SUPPLIED TEXT:
··········

Kevin Knox, an analyst with the Gartner Group research company, says the market for used PCs is shrinking because new, low-end PCs can be purchased for less than $500. "When you have that price point on a new system, it's tough to justify going out and buying something used," he said.
Back to the 1-gigahertz example: The owner trades it in or sells at the wholesale price between $855 and $1,258, depending on condition. Even though it seems to contradict Rohrs' rule on prices, the blue book lists its retail price at $1,850, about $500 more than a new machine.
Rohrs calls this an example of the market moving faster than the book. When that edition of the blue book went to press, the used retail price was high, but he expects it to be lower for the next one, as will the wholesale prices.
Instead of selling old computers, Knox says, many people are donating them to charities or moving them to another room in the house for others to use or to network.
The slowdown in the used computer market and sinking computer values are reflected in the problems encountered by the Computer Renaissance (www.compren.com) retail chain, which started buying, selling and trading used computers in 1988.

··········

COMPLETE THE FOLLOWING:
(1) According to the used-computer text, in what year did the Computer Renaissance retail chain start buying, selling and trading used computers?
(2) In the used-computer text, reproduce the passage starting at "Instead of selling" and ending at "computers in 1988.", swapping "charities" for "schools".
(3) Summarize the used-computer text in two sentences.

INFORMATION GIVEN:

··········

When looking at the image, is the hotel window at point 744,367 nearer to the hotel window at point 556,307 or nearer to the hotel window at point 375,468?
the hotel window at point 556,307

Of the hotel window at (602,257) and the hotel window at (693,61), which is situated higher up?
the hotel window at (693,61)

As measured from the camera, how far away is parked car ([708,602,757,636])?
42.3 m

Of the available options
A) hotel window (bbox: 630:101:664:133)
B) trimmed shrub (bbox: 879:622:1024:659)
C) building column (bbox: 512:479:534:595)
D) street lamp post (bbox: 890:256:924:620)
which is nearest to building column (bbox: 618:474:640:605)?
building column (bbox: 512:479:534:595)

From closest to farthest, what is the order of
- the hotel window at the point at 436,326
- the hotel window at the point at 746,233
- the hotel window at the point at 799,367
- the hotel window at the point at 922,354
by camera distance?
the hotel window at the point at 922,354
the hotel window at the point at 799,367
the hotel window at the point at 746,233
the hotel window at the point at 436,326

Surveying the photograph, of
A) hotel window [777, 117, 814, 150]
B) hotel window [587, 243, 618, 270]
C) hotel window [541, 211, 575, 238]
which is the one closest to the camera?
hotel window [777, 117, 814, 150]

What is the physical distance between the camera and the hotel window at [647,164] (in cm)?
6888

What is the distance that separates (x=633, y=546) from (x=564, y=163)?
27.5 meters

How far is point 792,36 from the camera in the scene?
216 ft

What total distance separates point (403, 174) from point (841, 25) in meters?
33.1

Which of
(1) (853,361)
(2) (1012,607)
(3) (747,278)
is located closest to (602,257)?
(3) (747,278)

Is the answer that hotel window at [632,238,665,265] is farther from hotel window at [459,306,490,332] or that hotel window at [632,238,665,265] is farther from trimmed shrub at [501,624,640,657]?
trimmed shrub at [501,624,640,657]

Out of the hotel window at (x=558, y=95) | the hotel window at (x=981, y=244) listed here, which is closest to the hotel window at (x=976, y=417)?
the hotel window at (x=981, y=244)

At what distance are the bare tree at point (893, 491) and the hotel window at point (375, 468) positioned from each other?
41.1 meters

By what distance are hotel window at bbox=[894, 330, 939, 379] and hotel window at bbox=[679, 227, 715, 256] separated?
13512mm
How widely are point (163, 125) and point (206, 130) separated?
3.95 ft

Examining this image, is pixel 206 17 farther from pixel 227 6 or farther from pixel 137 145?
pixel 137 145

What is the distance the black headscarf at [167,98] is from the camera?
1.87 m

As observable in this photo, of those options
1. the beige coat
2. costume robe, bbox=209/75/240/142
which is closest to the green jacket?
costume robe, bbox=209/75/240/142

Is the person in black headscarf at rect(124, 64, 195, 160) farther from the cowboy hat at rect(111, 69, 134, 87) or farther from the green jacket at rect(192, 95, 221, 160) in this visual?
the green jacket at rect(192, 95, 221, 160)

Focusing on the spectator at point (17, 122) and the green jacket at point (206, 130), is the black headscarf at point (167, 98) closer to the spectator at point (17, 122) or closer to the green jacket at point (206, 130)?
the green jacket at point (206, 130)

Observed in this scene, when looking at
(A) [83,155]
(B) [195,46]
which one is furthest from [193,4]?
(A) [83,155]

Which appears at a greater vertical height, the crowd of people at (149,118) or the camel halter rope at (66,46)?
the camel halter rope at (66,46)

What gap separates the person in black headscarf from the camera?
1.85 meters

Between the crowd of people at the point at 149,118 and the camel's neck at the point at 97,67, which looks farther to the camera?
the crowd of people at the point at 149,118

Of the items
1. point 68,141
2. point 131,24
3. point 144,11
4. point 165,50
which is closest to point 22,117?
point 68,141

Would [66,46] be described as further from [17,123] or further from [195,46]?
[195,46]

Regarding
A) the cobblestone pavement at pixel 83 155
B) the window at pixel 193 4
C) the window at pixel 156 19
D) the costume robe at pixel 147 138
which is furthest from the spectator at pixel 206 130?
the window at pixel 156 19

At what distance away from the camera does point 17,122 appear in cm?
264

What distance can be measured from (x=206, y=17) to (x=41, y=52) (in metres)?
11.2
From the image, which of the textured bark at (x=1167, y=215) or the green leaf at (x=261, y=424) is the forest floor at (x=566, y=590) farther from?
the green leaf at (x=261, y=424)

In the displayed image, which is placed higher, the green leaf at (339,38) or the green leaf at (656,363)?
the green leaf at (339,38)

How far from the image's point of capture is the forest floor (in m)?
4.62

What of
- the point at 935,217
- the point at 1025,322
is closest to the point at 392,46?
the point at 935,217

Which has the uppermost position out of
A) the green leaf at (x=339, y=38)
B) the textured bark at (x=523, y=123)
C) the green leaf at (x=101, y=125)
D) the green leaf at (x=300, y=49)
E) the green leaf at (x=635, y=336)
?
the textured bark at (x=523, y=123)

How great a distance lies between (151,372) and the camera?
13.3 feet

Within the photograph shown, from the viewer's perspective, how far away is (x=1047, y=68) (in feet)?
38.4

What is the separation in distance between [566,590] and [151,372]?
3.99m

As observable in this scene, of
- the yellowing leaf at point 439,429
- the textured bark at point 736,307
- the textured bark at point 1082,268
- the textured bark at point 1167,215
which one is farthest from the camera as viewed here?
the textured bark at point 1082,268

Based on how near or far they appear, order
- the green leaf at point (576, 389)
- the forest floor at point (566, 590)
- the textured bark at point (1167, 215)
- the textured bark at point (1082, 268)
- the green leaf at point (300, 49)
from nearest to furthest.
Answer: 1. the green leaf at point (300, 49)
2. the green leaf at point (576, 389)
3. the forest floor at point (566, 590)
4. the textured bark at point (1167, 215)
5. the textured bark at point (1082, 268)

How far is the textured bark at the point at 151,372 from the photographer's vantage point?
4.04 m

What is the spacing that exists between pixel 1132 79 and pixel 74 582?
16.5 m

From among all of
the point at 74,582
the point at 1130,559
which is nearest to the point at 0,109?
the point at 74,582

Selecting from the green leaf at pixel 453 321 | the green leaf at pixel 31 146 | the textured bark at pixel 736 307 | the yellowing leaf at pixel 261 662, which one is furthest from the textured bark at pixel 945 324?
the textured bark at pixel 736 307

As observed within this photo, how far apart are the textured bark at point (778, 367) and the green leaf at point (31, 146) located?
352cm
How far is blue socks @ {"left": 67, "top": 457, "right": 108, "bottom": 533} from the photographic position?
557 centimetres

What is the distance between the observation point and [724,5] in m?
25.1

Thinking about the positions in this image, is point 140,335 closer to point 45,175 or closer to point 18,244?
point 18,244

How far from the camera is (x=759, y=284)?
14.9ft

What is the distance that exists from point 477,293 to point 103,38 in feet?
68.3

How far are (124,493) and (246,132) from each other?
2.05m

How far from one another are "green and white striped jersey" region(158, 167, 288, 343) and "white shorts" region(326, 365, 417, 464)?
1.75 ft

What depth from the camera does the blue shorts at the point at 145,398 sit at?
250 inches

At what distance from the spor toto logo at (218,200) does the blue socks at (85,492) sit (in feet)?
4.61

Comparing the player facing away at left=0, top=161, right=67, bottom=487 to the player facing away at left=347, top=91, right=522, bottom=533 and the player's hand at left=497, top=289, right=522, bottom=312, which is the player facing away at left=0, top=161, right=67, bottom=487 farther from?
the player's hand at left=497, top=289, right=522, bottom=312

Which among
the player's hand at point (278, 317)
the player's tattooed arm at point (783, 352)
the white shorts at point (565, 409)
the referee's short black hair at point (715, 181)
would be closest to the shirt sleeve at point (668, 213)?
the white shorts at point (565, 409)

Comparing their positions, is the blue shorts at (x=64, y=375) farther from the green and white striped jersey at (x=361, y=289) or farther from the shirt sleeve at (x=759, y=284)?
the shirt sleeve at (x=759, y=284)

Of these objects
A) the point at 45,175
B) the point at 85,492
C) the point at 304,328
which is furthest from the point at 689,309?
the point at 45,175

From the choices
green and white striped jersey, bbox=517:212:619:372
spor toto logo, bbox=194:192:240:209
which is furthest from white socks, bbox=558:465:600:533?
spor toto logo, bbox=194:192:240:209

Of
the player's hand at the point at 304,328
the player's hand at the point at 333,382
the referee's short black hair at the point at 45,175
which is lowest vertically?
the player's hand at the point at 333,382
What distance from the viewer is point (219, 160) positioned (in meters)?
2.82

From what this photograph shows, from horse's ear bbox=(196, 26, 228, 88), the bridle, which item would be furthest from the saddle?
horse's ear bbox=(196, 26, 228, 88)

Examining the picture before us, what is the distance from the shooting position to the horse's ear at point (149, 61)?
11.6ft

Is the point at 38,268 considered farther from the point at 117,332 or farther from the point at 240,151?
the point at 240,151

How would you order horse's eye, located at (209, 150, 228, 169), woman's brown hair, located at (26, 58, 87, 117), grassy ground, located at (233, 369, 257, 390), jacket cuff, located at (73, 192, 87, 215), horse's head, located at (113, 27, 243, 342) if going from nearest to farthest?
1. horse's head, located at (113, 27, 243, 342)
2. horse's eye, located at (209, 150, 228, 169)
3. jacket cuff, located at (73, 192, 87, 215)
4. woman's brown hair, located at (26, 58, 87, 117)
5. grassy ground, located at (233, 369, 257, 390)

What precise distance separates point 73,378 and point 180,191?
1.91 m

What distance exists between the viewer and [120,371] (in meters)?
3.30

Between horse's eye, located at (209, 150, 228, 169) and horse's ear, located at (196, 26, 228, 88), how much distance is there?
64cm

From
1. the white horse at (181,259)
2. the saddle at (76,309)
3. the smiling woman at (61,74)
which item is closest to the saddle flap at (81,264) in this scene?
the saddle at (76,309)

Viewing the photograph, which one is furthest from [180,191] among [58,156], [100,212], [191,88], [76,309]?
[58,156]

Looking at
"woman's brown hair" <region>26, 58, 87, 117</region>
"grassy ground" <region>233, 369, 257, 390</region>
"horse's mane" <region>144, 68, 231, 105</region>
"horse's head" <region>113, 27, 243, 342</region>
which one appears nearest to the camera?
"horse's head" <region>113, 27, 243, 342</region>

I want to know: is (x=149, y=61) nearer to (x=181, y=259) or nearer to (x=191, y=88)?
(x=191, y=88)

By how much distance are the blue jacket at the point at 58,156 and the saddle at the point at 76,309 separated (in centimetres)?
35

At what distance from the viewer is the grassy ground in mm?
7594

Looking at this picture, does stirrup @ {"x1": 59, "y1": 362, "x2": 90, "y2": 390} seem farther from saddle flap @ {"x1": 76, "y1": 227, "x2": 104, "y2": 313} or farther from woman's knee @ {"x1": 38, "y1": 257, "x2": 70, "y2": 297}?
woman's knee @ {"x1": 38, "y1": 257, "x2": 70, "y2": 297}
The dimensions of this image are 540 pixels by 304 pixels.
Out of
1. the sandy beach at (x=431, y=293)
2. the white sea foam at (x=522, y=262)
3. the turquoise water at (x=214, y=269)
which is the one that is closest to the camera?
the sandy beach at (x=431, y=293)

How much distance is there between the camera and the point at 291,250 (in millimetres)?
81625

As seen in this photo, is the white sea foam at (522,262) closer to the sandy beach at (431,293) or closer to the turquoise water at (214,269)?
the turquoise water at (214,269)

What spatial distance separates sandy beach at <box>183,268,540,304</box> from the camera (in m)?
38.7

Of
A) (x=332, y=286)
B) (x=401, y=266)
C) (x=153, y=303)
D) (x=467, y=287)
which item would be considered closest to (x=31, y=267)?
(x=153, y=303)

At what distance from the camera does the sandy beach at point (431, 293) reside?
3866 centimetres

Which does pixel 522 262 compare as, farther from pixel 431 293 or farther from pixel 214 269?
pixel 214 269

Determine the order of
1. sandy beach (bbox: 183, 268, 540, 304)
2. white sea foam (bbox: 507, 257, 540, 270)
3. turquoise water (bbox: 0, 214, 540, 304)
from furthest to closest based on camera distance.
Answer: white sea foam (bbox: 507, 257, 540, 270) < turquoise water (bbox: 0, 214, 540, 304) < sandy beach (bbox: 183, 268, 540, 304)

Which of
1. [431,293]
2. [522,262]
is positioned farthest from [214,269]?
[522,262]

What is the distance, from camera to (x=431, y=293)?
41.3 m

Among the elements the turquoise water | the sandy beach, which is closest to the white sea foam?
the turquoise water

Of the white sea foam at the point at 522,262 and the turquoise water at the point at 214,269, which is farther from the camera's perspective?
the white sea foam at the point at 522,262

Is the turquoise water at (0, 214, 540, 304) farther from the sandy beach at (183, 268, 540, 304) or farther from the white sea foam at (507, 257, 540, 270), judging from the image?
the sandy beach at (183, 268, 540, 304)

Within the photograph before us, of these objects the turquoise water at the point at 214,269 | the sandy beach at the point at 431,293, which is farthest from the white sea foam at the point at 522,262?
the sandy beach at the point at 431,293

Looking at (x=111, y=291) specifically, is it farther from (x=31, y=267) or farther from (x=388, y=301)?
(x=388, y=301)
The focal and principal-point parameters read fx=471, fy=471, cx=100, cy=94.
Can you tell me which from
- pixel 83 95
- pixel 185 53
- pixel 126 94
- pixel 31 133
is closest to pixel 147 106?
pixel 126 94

··········

EXPECTED ANSWERS:
(1) 1988

(2)
Instead of selling old computers, Knox says, many people are donating them to schools or moving them to another room in the house for others to use or to network.
The slowdown in the used computer market and sinking computer values are reflected in the problems encountered by the Computer Renaissance (www.compren.com) retail chain, which started buying, selling and trading used computers in 1988.

(3) Gartner Group analyst Kevin Knox says the used PC market is shrinking because new low-end PCs cost less than $500, and many people now donate old computers or keep them at home rather than sell them. Rohrs says the blue book's high retail price for a 1-gigahertz machine shows the market moving faster than the book, and the slowdown is reflected in the problems of the Computer Renaissance retail chain.